Open niallmurphy93 opened 1 week ago
Function RemoveFilteredRowsCB
class in our _ospar.ipynb
.
class RemoveFilteredRowsCB(Callback):
""" Remove rows from a dataframe based on a filter condition. """
def __init__(self, filters:dict, verbose:bool=False):
fc.store_attr()
def __call__(self, tfm: 'Transformer'):
for df_name, filter_condition in self.filters.items():
self._process_dataframe(tfm, df_name, filter_condition)
def _process_dataframe(self, tfm: 'Transformer', df_name: str, filter_condition: Callable):
if df_name in tfm.dfs:
df = tfm.dfs[df_name]
initial_rows = len(df)
df = self._apply_filter(df, filter_condition)
removed_rows = initial_rows - len(df)
self._log_removal(df_name, removed_rows)
tfm.dfs[df_name] = df
else:
self._log_missing_dataframe(df_name)
def _apply_filter(self, df: pd.DataFrame, filter_condition: Callable) -> pd.DataFrame:
mask = filter_condition(df)
return df[~mask] # Keep rows that don't match the filter
def _log_removal(self, df_name: str, removed_rows: int):
if self.verbose:
print(f"RemoveFilteredRowsCB: Removed {removed_rows} rows from '{df_name}'.")
def _log_missing_dataframe(self, df_name: str):
if self.verbose:
print(f"RemoveFilteredRowsCB: Dataframe '{df_name}' not found in tfm.dfs.")

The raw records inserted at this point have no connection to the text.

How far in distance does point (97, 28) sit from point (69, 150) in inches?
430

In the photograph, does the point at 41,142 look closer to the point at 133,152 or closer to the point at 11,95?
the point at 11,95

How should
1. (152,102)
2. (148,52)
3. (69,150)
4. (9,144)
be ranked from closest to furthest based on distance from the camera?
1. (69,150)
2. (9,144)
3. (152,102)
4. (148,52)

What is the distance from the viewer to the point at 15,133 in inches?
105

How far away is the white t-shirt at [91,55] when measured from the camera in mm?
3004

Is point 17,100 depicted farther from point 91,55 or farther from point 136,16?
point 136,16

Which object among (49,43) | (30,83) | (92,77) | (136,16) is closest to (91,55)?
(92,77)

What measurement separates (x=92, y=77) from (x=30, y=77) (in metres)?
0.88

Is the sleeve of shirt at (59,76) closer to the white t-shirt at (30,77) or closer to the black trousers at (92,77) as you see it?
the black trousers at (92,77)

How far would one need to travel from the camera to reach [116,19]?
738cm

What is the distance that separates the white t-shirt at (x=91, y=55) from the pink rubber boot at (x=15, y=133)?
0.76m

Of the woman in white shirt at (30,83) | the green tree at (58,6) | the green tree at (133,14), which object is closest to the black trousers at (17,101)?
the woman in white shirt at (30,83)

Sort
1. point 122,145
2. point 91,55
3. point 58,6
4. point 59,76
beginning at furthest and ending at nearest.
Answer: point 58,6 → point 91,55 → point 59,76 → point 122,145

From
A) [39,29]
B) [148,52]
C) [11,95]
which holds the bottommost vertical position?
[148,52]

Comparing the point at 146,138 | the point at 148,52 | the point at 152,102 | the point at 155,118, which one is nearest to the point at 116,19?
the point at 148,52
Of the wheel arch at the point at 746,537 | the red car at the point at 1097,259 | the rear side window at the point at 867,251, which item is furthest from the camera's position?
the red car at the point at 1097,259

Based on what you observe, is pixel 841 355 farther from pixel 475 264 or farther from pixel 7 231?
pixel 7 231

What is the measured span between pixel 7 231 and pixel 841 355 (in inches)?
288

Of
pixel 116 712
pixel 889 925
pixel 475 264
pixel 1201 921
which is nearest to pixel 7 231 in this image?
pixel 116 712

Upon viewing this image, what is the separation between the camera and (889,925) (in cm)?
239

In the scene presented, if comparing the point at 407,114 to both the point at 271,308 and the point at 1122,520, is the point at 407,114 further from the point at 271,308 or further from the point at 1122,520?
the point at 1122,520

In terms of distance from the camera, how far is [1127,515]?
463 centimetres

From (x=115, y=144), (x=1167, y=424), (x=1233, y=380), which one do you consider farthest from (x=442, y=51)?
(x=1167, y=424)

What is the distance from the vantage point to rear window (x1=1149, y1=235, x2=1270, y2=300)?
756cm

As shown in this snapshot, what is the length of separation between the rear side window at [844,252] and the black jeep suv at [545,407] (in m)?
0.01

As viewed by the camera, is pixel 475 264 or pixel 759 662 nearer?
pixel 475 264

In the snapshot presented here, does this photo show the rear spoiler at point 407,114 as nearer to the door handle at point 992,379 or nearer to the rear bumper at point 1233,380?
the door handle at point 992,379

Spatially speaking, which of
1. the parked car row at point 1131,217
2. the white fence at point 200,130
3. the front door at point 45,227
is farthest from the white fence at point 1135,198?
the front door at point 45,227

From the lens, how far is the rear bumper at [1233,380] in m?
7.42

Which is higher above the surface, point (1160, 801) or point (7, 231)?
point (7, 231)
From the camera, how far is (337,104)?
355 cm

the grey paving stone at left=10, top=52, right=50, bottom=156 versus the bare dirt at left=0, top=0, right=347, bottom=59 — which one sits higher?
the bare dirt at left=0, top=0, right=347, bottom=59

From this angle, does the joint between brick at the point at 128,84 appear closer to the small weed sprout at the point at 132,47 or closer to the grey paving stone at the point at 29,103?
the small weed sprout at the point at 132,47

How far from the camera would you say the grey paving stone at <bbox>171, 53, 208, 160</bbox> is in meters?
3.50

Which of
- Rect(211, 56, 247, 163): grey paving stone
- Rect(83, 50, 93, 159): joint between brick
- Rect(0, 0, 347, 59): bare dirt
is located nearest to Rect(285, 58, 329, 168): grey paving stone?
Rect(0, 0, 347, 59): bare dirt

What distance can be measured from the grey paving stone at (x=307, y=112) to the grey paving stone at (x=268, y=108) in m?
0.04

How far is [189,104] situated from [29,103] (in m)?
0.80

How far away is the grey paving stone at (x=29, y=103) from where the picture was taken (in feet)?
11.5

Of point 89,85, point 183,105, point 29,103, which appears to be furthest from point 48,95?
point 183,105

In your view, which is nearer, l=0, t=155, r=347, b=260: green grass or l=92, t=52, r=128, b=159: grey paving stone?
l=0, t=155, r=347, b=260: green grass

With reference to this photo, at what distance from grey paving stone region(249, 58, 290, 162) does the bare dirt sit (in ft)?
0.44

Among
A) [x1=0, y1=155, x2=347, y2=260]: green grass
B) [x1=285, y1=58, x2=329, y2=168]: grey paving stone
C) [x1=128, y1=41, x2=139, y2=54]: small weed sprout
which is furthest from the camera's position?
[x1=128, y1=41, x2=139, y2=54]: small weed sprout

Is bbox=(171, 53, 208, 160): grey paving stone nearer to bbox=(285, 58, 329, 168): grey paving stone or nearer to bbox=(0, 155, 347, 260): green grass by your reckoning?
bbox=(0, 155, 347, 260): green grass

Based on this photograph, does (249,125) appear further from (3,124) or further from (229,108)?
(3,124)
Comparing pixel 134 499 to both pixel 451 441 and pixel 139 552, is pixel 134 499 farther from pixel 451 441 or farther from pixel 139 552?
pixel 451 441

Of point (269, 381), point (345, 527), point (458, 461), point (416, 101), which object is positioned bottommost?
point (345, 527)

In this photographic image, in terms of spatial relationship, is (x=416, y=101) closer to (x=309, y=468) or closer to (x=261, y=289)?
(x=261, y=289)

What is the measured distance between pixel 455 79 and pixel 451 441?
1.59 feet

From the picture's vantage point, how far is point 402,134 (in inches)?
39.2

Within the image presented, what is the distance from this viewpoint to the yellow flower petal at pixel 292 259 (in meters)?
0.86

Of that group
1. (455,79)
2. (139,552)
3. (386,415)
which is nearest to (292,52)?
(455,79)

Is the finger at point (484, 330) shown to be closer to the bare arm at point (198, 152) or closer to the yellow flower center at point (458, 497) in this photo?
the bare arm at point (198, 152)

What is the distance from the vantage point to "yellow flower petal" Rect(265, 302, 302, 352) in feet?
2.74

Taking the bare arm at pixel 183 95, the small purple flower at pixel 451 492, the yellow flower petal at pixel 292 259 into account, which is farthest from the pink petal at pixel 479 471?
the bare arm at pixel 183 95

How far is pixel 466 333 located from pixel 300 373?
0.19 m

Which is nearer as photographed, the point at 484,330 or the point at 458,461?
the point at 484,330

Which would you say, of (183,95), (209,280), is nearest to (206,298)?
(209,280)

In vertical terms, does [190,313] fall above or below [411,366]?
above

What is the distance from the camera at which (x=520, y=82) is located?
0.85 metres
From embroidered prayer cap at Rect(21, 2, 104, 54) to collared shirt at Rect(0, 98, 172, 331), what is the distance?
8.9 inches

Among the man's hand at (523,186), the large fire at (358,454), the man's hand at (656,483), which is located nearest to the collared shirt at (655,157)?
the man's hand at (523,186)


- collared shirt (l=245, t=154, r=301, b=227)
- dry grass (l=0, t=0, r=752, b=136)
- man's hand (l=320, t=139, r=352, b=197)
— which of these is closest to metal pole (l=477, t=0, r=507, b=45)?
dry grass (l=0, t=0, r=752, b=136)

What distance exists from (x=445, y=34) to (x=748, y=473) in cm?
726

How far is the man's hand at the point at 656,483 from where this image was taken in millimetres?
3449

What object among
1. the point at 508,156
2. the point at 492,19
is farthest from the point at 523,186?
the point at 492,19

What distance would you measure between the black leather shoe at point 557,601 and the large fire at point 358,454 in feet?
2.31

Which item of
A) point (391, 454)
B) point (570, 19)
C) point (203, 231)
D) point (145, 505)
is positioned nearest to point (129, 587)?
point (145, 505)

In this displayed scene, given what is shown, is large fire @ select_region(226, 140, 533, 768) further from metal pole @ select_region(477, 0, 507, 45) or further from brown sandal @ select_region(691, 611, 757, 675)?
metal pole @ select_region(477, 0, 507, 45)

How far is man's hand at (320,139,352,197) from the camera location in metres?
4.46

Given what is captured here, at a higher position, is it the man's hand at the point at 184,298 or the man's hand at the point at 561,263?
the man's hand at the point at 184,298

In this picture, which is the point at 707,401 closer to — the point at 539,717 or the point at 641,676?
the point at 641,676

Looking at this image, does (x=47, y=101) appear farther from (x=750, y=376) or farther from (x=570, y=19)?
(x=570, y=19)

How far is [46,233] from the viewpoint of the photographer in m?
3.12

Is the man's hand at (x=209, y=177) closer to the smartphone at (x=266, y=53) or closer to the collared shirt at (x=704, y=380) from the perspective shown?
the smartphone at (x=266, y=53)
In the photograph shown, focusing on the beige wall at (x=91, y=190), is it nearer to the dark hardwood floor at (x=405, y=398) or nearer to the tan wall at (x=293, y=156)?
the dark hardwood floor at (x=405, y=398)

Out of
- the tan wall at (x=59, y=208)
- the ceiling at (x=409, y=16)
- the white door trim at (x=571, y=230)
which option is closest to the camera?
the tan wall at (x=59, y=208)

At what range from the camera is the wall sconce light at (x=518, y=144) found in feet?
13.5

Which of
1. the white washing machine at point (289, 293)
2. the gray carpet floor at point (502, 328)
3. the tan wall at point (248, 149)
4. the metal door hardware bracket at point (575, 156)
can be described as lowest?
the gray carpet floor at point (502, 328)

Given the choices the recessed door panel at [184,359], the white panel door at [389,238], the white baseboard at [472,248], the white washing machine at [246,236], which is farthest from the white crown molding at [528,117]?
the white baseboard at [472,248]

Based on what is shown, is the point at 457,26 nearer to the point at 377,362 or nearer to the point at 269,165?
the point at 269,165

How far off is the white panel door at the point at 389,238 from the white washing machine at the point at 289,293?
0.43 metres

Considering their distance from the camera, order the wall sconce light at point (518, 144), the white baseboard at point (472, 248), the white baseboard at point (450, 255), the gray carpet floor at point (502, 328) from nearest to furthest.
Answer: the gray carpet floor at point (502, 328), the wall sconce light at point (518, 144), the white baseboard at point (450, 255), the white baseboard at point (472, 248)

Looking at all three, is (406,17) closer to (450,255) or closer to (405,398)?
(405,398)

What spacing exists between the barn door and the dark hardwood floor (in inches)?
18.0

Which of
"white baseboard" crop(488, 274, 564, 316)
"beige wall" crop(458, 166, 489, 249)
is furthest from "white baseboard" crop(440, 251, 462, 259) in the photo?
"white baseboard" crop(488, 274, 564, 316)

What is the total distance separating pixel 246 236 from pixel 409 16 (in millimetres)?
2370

If we choose to adopt this approach for removing data then we could move it to utils.ipynb.
I've implemented a
RemoveFilteredRowsCB
class in our_ospar.ipynb
handler to manage data removal in our pipeline. This generic approach allows for flexible filtering across different data types. However, we need to discuss whether this strategy is optimal or if we should consider more targeted filtering within individual callbacks.